Integrity: Better than Money or Power

What happens when one half of one of the world’s greatest rivalry’s has the chance to bring its competitor to its knees?

I recently read an article where Pepsi was offered private documents and trade secrets belonging to Coke as well as a vial of their secret formula.

It all started when a disgruntled Coke employee wanting to get back at Coke for what she believed was poor treatment met an ex-con who needed a job who knew an embezzler. It sounds like the makings of a highly anticipated motion picture, doesn’t it? 

A senior executive at Pepsi was contacted by the embezzler stating that he had top secret documents from Coke and he would be willing to hand them over to Pepsi for a large sum of money that would presumably set the three con artists up for life.

What these three didn’t know, was that while in their minds Pepsi would have been crazy not to pay up for the secrets, Pepsi had actually contacted Coke to tell them what was happening. Coke promptly called the FBI and the trio had unknowingly been dealing with an FBI agent from then on. Needless to say the three were arrested and charged with various crimes. 

While this is a really interesting story and it has a bit more to it than what I outlined, it brings up the topic of integrity, whether within your own company or when dealing with competitors and the broader business world.

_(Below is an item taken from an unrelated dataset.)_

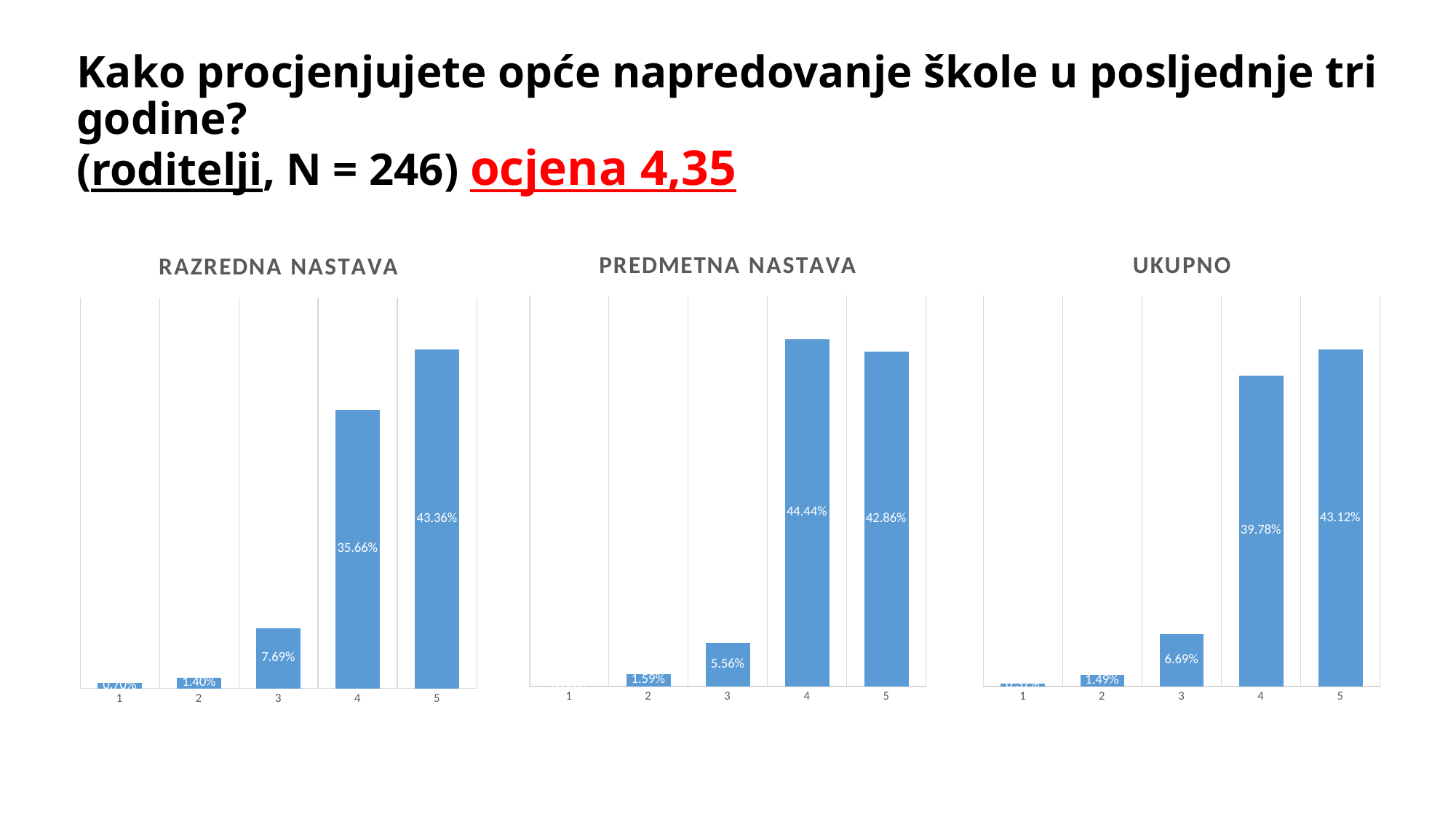
In the UKUPNO chart, what is the value for category 4? 39.78% In the PREDMETNA NASTAVA chart, what is the value for category 3? 5.56% How many categories does the UKUPNO chart show? 5 What kind of chart is the PREDMETNA NASTAVA chart? bar chart In the UKUPNO chart, what is the difference between the values for category 5 and category 4? 3.34% In the RAZREDNA NASTAVA chart, what is the value for category 5? 43.36% How many charts are shown on the slide? 3 In the RAZREDNA NASTAVA chart, which category has the highest value? 5 In the PREDMETNA NASTAVA chart, which is larger, the value for category 4 or category 5? category 4 In the PREDMETNA NASTAVA chart, which category has the highest value? 4 In the UKUPNO chart, which category has the lowest value? 1 In the RAZREDNA NASTAVA chart, what is the difference between the values for category 5 and category 4? 7.70%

It would have been really easy for the Pepsi exec to take the trade secrets and build an empire to equal that of Coke’s but would it be real? While we are talking about two business power houses, if you apply this scenario to any local small business, I think you’ll find that the outcome is the same. Very little satisfaction can be found riding on someone else’s shirt tales.

As a small business owner would you be able to work in your business everyday knowing you didn’t get where you are on your own merit? Or would it be fair to engage in underhanded business dealings just to have an edge over your competitor? Would you feel the same satisfaction gained when you work hard for something?

I think its more important to be known as a fair operator with a great product or service rather than the business owner whose known as a shady character. Reputation stays with a person for life and while we all want to succeed in business it’s important that we treat our competitors, clients, suppliers and anyone we deal with, with integrity. That integrity may be the thing that will have others helping you out of a bind one day and prove to be more important than money or power. It's something to think about.